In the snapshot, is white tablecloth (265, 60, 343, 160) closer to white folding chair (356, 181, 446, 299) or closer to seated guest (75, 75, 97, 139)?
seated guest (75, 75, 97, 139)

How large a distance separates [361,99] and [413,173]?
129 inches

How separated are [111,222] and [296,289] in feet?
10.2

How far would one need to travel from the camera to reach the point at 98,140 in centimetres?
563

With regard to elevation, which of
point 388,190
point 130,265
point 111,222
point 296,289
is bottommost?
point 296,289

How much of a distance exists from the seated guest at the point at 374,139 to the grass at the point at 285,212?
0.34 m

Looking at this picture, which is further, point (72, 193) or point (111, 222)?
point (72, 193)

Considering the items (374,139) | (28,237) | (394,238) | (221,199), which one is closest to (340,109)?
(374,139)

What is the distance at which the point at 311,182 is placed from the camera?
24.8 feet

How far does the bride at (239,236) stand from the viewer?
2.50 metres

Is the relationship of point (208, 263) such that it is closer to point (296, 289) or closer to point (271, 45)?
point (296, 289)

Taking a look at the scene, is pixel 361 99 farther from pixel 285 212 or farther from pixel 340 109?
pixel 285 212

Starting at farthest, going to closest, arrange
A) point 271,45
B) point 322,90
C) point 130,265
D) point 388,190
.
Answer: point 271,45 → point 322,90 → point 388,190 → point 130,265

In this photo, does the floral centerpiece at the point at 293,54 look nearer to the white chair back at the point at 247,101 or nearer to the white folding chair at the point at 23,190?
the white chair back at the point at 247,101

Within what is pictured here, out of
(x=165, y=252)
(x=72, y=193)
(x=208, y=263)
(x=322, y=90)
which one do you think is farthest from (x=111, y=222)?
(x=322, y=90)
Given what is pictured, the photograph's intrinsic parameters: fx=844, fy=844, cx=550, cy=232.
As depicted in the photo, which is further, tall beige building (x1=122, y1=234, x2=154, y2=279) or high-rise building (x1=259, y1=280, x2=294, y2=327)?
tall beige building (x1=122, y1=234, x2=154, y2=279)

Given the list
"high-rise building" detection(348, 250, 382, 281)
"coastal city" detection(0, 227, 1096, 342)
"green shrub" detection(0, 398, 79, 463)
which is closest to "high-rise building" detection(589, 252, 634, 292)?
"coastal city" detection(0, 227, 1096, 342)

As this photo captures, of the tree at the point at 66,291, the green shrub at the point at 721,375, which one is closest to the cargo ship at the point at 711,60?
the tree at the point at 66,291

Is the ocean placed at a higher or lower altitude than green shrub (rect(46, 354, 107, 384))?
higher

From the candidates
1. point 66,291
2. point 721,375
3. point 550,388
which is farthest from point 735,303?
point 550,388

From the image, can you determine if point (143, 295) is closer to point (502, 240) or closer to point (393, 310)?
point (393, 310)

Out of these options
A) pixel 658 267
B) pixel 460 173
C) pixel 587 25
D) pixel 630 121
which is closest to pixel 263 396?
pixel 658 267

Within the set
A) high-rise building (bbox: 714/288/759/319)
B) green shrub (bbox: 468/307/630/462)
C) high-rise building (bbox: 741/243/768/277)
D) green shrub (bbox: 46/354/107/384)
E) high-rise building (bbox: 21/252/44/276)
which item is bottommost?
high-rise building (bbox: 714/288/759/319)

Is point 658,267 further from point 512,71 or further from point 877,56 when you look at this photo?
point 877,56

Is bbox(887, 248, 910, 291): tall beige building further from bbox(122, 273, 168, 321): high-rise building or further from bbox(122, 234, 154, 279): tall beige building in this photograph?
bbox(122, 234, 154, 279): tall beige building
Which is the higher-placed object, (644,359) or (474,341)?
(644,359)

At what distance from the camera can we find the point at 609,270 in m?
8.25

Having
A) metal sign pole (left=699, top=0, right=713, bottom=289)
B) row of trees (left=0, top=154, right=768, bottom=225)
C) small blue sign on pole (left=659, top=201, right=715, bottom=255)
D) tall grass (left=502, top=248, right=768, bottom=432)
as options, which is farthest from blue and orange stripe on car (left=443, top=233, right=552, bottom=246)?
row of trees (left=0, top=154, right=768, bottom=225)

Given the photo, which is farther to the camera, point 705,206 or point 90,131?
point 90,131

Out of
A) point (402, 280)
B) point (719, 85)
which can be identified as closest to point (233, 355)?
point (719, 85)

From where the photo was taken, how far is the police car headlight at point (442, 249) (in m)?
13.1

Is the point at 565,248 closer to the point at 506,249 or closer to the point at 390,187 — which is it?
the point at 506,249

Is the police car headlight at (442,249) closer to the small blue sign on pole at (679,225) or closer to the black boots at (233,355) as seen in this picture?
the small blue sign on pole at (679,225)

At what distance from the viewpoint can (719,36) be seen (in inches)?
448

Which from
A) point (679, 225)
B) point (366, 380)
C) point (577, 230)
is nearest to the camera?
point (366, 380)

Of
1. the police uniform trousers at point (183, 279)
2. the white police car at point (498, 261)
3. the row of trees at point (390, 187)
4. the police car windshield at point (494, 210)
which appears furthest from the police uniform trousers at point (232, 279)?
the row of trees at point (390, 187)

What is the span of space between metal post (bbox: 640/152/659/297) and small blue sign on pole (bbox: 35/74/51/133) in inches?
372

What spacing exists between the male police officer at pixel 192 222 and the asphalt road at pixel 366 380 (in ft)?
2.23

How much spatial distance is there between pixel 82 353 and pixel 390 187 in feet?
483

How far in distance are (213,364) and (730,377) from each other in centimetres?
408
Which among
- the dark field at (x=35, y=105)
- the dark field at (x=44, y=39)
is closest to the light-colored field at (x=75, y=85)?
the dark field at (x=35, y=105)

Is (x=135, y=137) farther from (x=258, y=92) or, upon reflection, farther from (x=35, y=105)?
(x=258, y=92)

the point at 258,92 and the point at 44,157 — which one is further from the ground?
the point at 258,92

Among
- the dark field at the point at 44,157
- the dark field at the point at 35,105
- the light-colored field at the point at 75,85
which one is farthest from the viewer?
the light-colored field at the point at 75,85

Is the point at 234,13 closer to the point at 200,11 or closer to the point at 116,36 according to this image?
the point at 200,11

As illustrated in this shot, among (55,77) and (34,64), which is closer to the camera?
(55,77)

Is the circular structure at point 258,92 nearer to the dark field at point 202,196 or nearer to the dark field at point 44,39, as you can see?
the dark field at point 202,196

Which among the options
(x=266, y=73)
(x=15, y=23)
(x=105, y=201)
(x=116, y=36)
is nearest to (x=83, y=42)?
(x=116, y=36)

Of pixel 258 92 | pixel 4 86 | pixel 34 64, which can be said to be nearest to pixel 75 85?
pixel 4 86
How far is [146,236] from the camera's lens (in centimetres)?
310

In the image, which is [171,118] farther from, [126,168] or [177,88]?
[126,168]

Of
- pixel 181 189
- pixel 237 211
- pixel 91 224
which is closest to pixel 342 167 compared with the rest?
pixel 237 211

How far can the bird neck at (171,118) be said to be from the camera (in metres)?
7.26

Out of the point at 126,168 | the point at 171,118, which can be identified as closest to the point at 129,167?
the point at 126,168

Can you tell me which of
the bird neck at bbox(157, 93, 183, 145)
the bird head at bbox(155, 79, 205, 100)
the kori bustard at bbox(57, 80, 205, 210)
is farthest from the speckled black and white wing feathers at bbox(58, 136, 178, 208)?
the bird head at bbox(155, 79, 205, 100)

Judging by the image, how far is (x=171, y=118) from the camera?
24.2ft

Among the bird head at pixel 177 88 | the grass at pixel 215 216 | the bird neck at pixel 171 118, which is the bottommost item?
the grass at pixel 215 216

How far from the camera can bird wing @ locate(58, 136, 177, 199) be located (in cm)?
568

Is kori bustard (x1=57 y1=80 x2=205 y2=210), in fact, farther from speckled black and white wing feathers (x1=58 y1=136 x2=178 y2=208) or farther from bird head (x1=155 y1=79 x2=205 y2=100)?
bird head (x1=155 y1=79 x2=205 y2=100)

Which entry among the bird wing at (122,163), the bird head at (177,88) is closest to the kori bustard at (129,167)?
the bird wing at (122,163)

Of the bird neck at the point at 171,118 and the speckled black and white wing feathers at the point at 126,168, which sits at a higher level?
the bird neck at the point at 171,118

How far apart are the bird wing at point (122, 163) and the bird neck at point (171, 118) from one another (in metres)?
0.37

# [YOUR GOAL]
Repeat, word for word, every line from the line that contains "Judging by the" to the end of the entries; include both of those lines and no others.

# [CORRECT RESULT]
Judging by the image, how far is (x=171, y=118) from the camera?
24.2ft

Among the bird head at pixel 177 88 | the grass at pixel 215 216 | the bird neck at pixel 171 118, which is the bottommost item?
the grass at pixel 215 216

How far from the camera can bird wing @ locate(58, 136, 177, 199) be located (in cm)?
568

Is kori bustard (x1=57 y1=80 x2=205 y2=210), in fact, farther from speckled black and white wing feathers (x1=58 y1=136 x2=178 y2=208) or farther from bird head (x1=155 y1=79 x2=205 y2=100)?
bird head (x1=155 y1=79 x2=205 y2=100)

Which entry among the bird wing at (122,163), the bird head at (177,88) is closest to the kori bustard at (129,167)?
the bird wing at (122,163)

Of the bird neck at the point at 171,118 and the speckled black and white wing feathers at the point at 126,168, which sits at a higher level?
the bird neck at the point at 171,118

How far apart are the bird wing at point (122, 163) and the bird neck at point (171, 118) from one another (in metres)?
0.37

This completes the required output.